Drug-induced deaths

For related content on drug-induced deaths, see also:

Health impacts: Drug-induced deaths

Drug-induced deaths are defined as those that can be directly attributable to drug use (that is, where drug overdose is recorded as the underlying cause of death), as determined by toxicology and pathology reports. In Australia in 2021, there were 1,245 drug-induced deaths in Major cities (age-standardised rate of 6.7 deaths per 100,000 population) and 436 in Regional and remote areas (6.0 deaths per 100,000).

The following data visualisation shows drug-induced deaths in Australia from 2009 to 2021, by remoteness area and drug type or drug class.

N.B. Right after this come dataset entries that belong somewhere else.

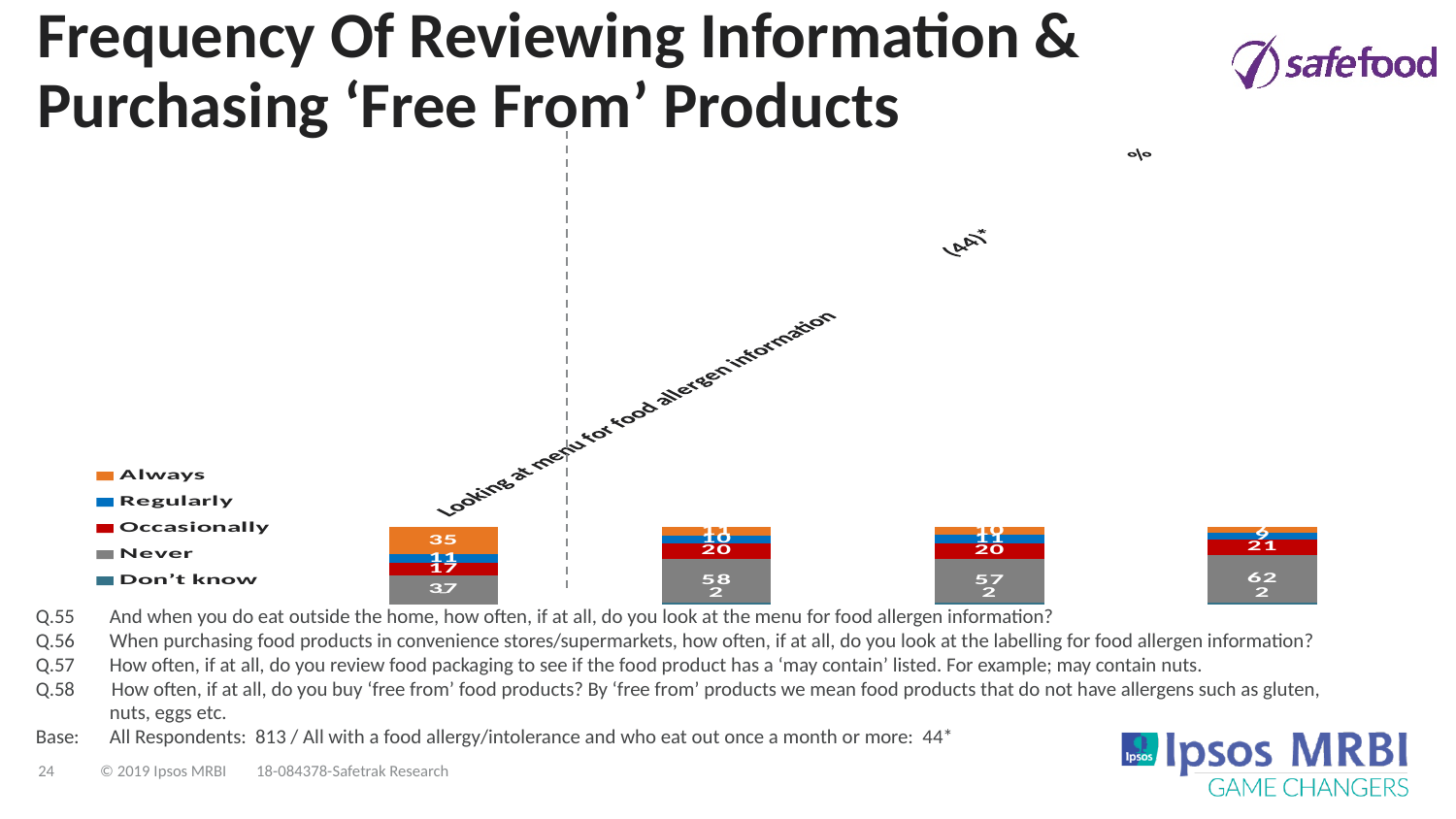
How many stacked bars are plotted in the chart? 4 For 'Looking at menu for food allergen information', what is the difference between the 'Never' value and the 'Always' value? 2 What base size is shown in brackets next to the 'Looking at menu for food allergen information' label? (44)* What is the 'Always' value for 'Looking at menu for food allergen information'? 35 Which colour represents 'Always' in the chart legend? Orange How many series does the chart legend list? 5 What is the 'Regularly' value for 'Looking at menu for food allergen information'? 11 For 'Looking at menu for food allergen information', which is larger: the 'Always' value or the 'Occasionally' value? Always What is the 'Occasionally' value for 'Looking at menu for food allergen information'? 17 Which response category has the largest value in the 'Looking at menu for food allergen information' bar? Never What kind of chart is shown on the slide? Stacked bar chart What is the 'Never' value for 'Looking at menu for food allergen information'? 37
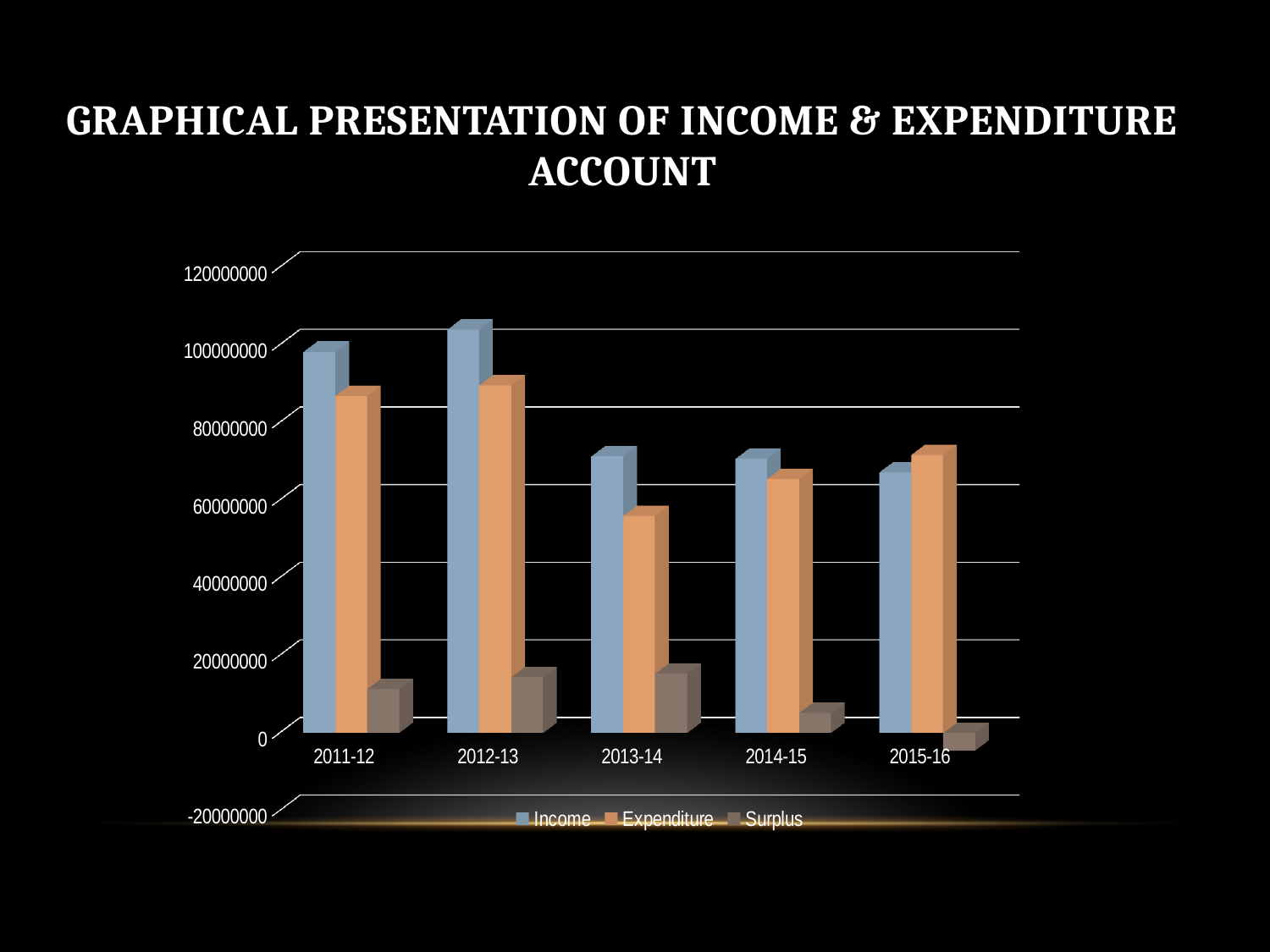
How many financial years are shown on the x axis? 5 In which year is Surplus the lowest? 2015-16 In 2015-16, which is larger, Income or Expenditure? Expenditure Is the Expenditure value for 2013-14 greater or less than 60000000? less In which year is Expenditure the lowest? 2013-14 How many series does the legend list? 3 Which series are listed in the legend? Income, Expenditure, Surplus Is the Income value for 2012-13 greater or less than 100000000? greater What kind of chart is shown on the slide? Bar chart In which year is Income the highest? 2012-13 What is the title of the chart slide? GRAPHICAL PRESENTATION OF INCOME & EXPENDITURE ACCOUNT Is the Surplus value for 2015-16 greater or less than 0? less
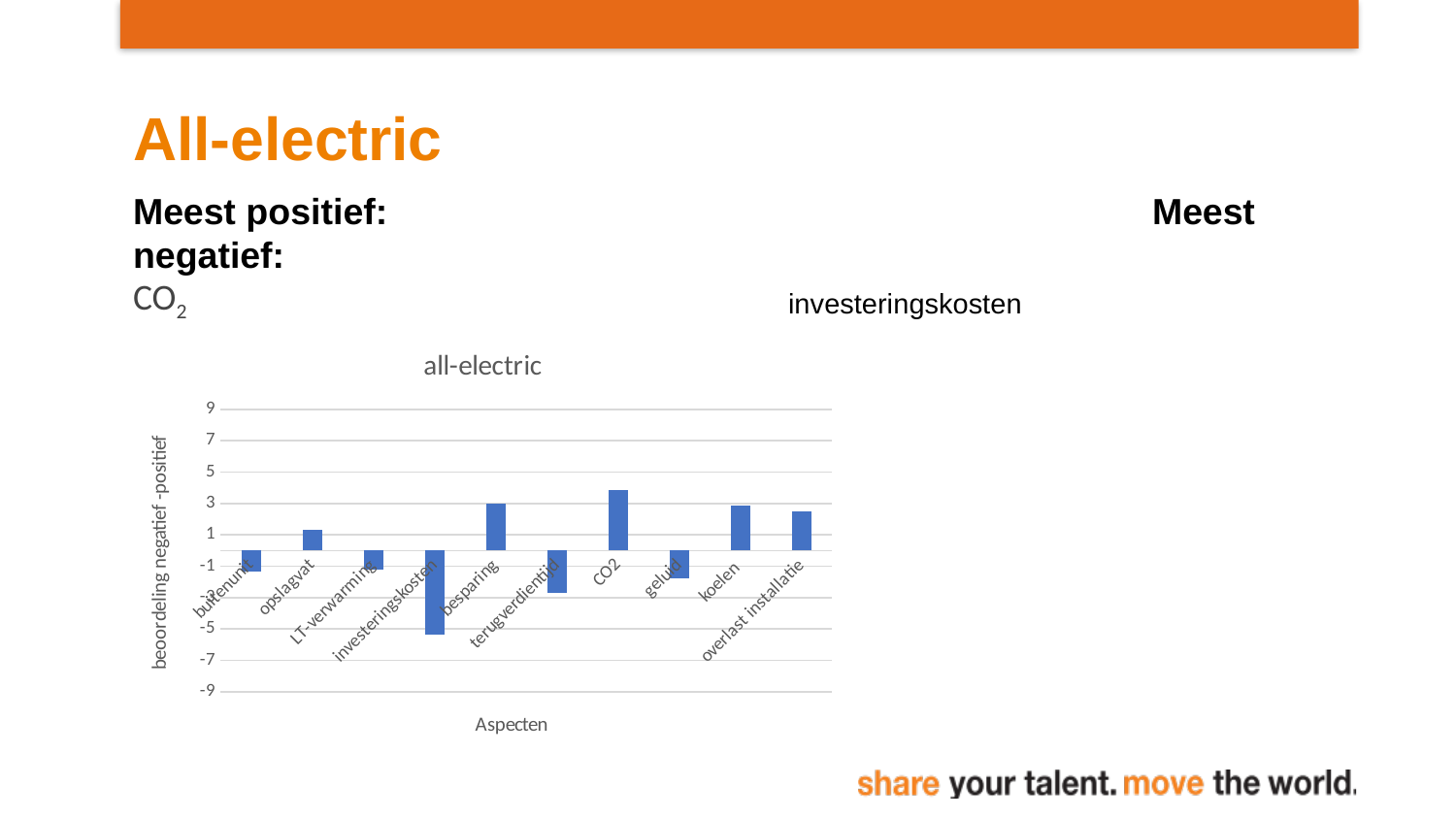
Which category has the highest value in the chart? CO2 How many categories in the chart have a negative value? 5 Is the value for koelen greater or less than 1? greater Which is larger, the value for besparing or the value for buitenunit? besparing What is the title of the chart? all-electric Which is larger, the value for CO2 or the value for opslagvat? CO2 Is the value for CO2 greater or less than 3? greater How many categories are plotted on the x axis of the chart? 10 Which category has the lowest value in the chart? investeringskosten Is the value for terugverdientijd greater or less than -1? less What kind of chart is shown on the slide? bar chart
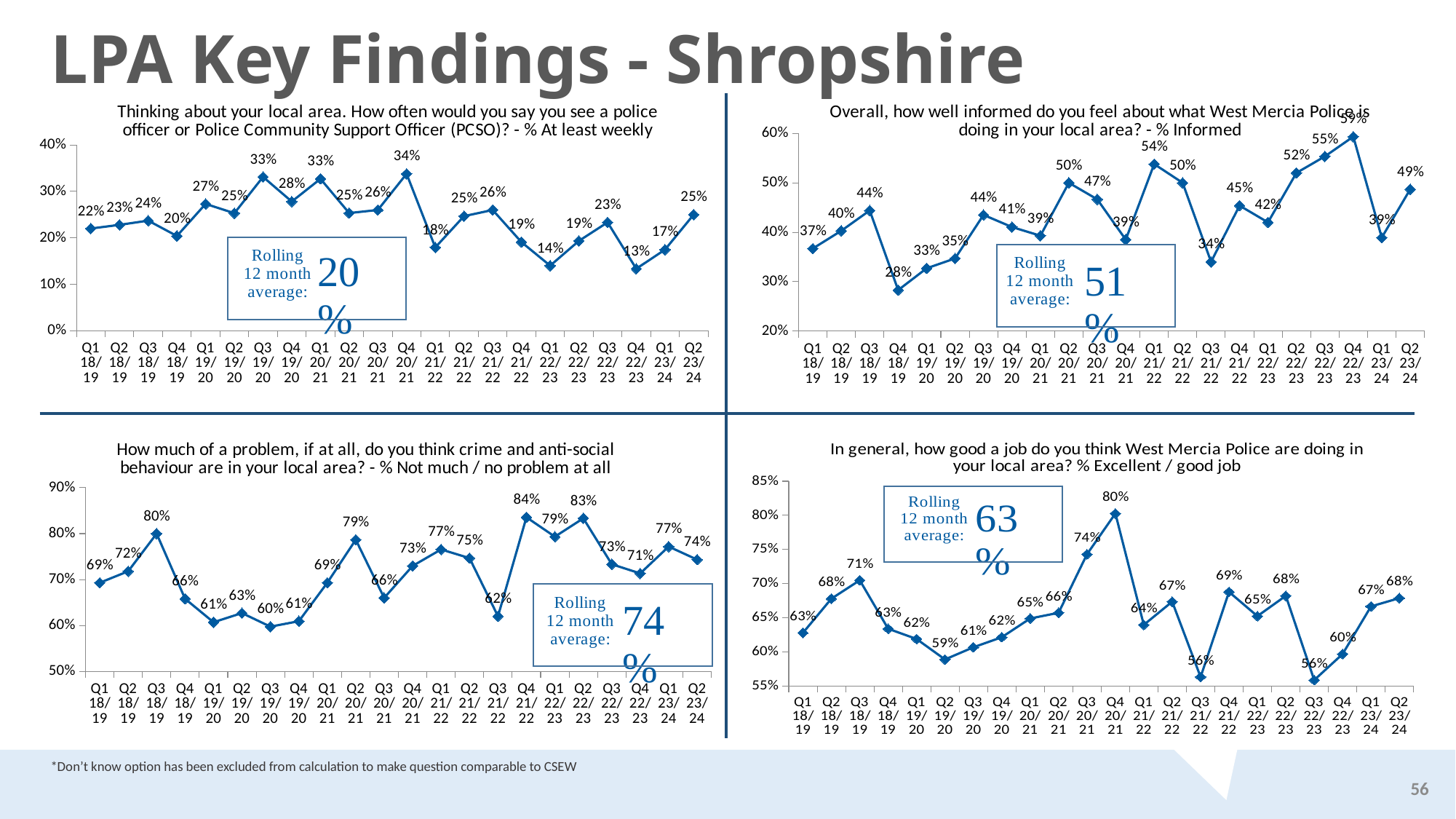
In the chart about West Mercia Police doing an excellent / good job, what is the value for Q4 20/21? 80% In the chart about seeing a police officer or PCSO at least weekly, what is the rolling 12 month average shown? 20% In the chart about West Mercia Police doing an excellent / good job, what is the rolling 12 month average shown? 63% In the chart about how well informed people feel, which quarter has the lowest value? Q4 18/19 In the chart about how well informed people feel, what is the value for Q4 22/23? 59% How many quarters are plotted in the chart about West Mercia Police doing an excellent / good job? 22 In the chart about how well informed people feel, what is the difference between Q4 22/23 and Q1 23/24? 20 percentage points In the chart about seeing a police officer or PCSO at least weekly, what is the value for Q4 20/21? 34% In the chart about crime and anti-social behaviour being not much / no problem, what is the value for Q3 18/19? 80% In the chart about crime and anti-social behaviour being not much / no problem, is the value for Q2 22/23 larger or smaller than the value for Q3 22/23? larger In the chart about crime and anti-social behaviour being not much / no problem, which quarter has the highest value? Q4 21/22 In the chart about seeing a police officer or PCSO at least weekly, which quarter has the lowest value? Q4 22/23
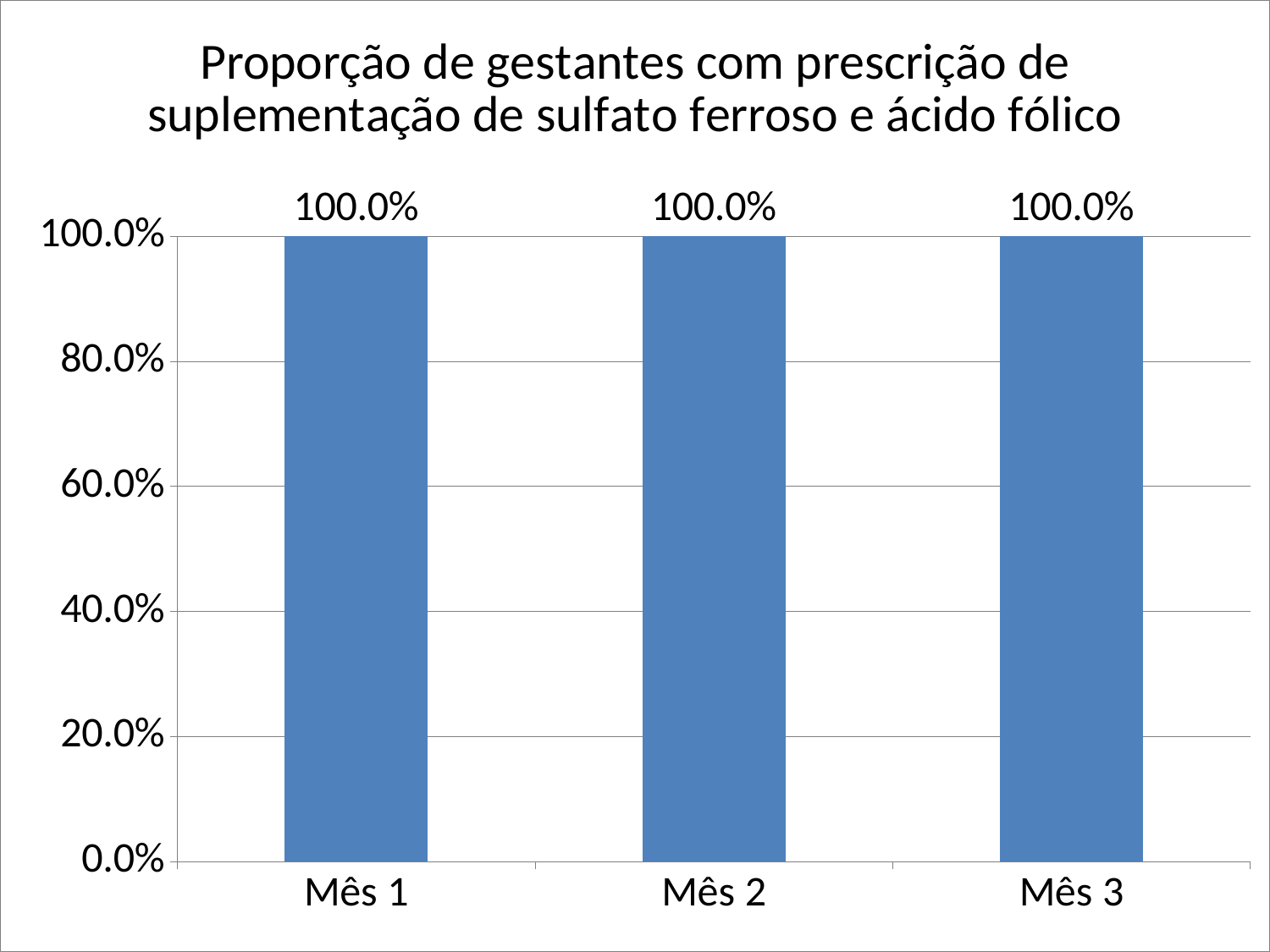
What is the difference between the values for Mês 1 and Mês 3? 0.0% What is the title of the chart? Proporção de gestantes com prescrição de suplementação de sulfato ferroso e ácido fólico What is the value for Mês 3? 100.0% Is the value for Mês 2 greater or less than 80.0%? greater How many categories are shown on the x axis? 3 Do the values rise, fall or stay the same from Mês 1 to Mês 3? stay the same What is the value for Mês 2? 100.0% What is the highest value shown on the y axis? 100.0% What is the value for Mês 1? 100.0% What kind of chart is this? bar chart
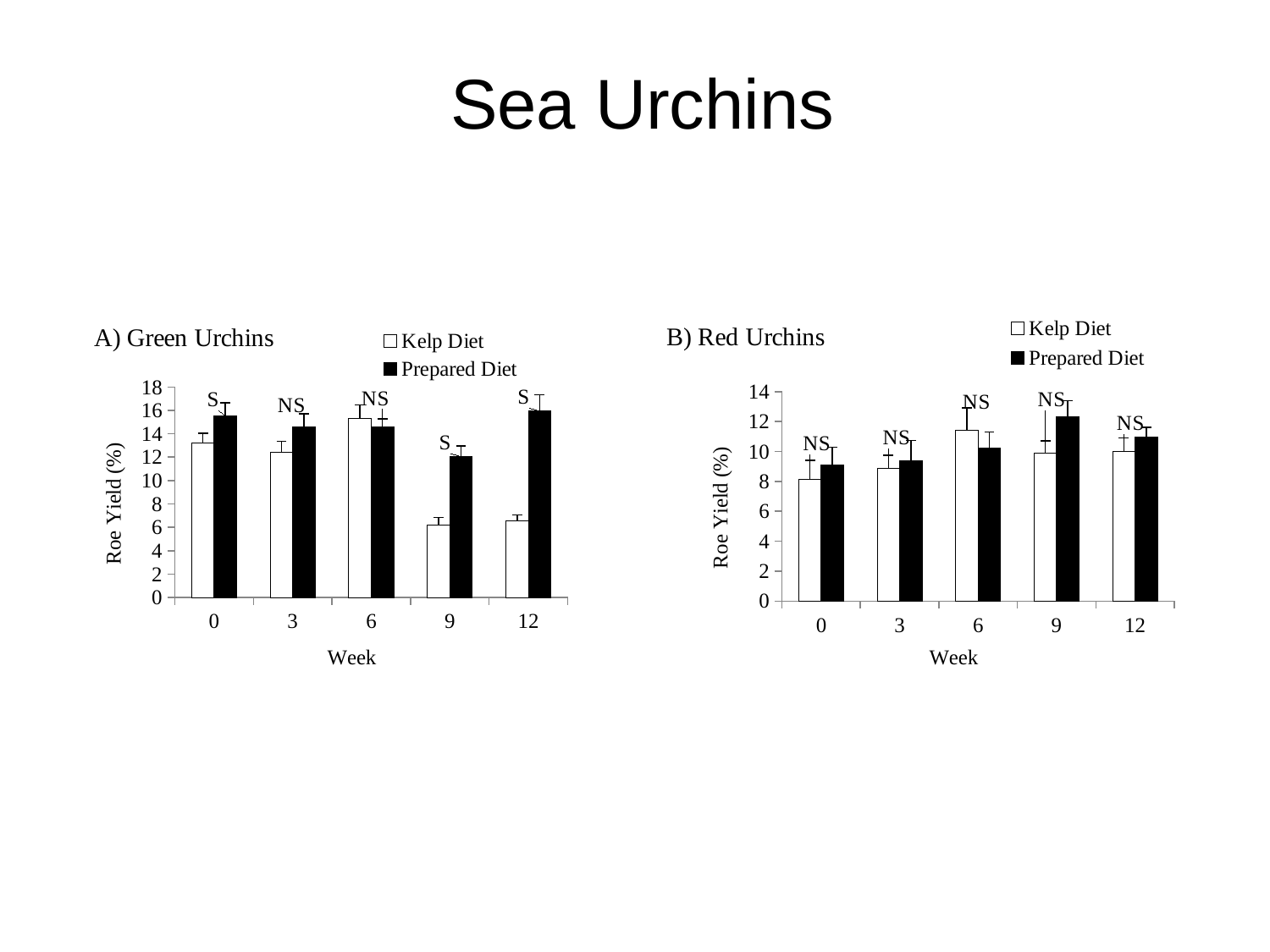
In A) Green Urchins, which diet has the larger roe yield at week 9? Prepared Diet How many series does the legend list for B) Red Urchins? 2 In B) Red Urchins, is the Kelp Diet value at week 0 greater or less than 10? less In B) Red Urchins, at which week is the Kelp Diet roe yield highest? 6 What kind of chart is used for A) Green Urchins? bar chart In B) Red Urchins, is the Prepared Diet value at week 9 greater or less than 10? greater In A) Green Urchins, is the Kelp Diet value at week 9 greater or less than 8? less In B) Red Urchins, which diet has the larger roe yield at week 9? Prepared Diet What is the y-axis label on the B) Red Urchins chart? Roe Yield (%) In B) Red Urchins, at which week is the Prepared Diet roe yield highest? 9 How many week categories are shown on the x axis of A) Green Urchins? 5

See also the Technical notes.

Figure: Number or age-standardised rate (per 100,000 population) of drug-induced deathsᵃ, by remoteness area and drug type or drug class, 2009 to 2021

This figure shows that the rate of drug-induced deaths for all drug-induced deaths has decreased from 2018 to 2021 for both regional and remote areas (8.1 to 6.0 per 100,000 population) and major cities (7.7 to 6.7 per 100,000 population). From 2009 to 2021 rate of drug-induced deaths by all antidepresssants in regional and remote areas (2021; 2.1 per 100,000) has consistently been higher than major cities (2021; 1.9 per 100,000), whilst for heroin the rate of drug-induced deaths has been higher in major cities (2021; 1.4 per 100,000) compared to regional and remote areas (2021; 0.8 per 100,000).